▶ What you are asked to do
A single number is expected: the count of lines in the entries below that contain "materials".

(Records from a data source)
• • •

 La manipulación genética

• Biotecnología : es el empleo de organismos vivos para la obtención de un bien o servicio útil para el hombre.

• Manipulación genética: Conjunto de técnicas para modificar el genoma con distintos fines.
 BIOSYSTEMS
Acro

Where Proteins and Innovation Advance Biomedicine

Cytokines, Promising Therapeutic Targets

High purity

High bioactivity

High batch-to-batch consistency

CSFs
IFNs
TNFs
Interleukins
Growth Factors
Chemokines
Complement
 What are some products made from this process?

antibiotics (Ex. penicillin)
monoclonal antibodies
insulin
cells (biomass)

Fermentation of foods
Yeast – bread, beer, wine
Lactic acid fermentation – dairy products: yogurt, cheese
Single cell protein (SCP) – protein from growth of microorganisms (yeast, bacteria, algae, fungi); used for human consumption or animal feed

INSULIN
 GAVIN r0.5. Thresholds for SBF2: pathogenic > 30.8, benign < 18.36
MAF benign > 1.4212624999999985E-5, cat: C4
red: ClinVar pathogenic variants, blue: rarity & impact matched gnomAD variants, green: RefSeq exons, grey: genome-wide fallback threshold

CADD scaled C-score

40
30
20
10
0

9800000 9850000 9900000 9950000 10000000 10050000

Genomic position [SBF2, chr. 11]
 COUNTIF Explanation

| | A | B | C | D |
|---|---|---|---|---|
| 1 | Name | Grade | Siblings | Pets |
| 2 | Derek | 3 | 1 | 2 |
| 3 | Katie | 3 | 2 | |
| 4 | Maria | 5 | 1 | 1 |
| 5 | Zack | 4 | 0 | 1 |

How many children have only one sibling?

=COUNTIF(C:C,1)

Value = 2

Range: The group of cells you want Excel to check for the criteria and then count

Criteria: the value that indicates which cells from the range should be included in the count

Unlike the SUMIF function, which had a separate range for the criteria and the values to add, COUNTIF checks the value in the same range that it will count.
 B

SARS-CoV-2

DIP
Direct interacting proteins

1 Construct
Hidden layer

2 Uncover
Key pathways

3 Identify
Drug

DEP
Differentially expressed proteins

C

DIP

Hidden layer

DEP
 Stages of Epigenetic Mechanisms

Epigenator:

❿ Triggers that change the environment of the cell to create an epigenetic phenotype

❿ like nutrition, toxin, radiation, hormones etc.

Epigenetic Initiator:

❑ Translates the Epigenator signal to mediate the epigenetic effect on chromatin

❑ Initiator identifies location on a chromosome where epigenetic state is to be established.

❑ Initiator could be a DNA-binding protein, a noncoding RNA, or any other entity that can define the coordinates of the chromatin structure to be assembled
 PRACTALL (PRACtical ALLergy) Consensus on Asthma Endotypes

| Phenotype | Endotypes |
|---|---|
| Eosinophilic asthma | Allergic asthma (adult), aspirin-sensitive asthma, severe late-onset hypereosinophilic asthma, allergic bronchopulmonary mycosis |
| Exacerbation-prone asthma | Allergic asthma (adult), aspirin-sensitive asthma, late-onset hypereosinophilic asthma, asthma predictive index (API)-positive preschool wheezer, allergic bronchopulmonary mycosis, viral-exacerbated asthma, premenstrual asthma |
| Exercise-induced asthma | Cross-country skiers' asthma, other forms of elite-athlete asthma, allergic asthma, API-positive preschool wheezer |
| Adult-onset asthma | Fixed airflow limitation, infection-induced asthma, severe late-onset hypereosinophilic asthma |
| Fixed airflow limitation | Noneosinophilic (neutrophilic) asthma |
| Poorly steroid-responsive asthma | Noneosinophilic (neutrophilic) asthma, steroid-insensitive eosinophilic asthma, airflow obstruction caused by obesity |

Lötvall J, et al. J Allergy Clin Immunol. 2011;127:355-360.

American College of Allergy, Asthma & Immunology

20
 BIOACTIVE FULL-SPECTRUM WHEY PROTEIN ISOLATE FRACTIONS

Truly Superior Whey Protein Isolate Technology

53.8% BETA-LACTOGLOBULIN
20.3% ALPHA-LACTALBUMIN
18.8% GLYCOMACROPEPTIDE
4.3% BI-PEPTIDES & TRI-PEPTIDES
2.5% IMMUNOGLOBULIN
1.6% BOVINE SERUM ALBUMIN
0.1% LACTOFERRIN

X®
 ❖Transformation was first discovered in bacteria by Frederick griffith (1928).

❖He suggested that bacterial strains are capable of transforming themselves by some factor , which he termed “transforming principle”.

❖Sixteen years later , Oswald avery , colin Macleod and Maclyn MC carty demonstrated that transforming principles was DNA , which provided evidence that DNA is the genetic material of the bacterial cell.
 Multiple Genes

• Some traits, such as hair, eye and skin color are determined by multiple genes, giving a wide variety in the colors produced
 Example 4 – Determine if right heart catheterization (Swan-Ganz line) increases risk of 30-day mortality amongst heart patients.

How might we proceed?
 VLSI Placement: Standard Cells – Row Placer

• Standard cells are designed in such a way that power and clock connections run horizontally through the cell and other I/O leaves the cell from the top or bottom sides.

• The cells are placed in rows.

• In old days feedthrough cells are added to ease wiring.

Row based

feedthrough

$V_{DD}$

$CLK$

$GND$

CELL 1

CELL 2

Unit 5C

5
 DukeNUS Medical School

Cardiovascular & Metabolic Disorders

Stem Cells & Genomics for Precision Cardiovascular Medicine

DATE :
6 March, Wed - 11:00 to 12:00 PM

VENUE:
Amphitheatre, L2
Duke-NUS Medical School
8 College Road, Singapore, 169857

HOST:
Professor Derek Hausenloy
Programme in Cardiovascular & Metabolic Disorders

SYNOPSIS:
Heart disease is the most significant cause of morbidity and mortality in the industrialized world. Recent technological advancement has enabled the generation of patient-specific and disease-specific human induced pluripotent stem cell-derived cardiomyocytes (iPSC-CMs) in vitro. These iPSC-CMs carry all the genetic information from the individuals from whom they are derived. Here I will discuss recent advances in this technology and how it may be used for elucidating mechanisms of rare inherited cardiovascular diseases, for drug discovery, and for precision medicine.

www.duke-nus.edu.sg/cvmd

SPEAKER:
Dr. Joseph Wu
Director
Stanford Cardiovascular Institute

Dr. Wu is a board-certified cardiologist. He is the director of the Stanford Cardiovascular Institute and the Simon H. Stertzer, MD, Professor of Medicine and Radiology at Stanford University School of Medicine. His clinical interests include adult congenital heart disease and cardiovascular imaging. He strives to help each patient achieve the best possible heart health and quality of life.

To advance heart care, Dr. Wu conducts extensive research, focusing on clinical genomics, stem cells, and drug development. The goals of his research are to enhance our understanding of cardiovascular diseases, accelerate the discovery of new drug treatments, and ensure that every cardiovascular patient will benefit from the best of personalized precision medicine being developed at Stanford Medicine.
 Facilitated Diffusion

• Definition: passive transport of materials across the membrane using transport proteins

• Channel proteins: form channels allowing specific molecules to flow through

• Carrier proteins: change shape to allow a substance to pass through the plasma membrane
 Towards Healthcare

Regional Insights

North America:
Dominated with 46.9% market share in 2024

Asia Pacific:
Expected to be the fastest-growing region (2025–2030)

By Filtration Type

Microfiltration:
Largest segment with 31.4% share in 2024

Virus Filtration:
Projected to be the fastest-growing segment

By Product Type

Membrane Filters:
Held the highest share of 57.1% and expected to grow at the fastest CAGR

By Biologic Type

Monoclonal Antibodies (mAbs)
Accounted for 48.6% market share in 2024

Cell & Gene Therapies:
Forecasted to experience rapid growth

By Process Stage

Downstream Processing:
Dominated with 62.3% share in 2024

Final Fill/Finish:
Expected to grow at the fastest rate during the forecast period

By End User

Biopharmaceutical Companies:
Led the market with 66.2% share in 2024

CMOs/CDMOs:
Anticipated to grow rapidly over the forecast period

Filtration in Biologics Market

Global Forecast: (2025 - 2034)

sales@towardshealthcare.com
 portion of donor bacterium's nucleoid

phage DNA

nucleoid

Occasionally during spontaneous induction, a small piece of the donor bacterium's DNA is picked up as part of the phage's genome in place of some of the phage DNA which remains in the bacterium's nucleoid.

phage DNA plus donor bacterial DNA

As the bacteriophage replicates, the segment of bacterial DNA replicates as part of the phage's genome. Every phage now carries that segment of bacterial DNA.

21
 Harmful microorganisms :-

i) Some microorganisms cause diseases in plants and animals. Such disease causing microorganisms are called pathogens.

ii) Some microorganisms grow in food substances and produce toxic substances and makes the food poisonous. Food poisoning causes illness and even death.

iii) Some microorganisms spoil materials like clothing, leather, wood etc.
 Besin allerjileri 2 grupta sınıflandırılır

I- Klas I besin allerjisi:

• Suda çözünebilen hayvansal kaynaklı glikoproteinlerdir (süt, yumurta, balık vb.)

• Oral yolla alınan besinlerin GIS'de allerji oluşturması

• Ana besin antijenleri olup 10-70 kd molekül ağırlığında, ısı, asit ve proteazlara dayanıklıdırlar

• • •

▶ Answer to this exercise
2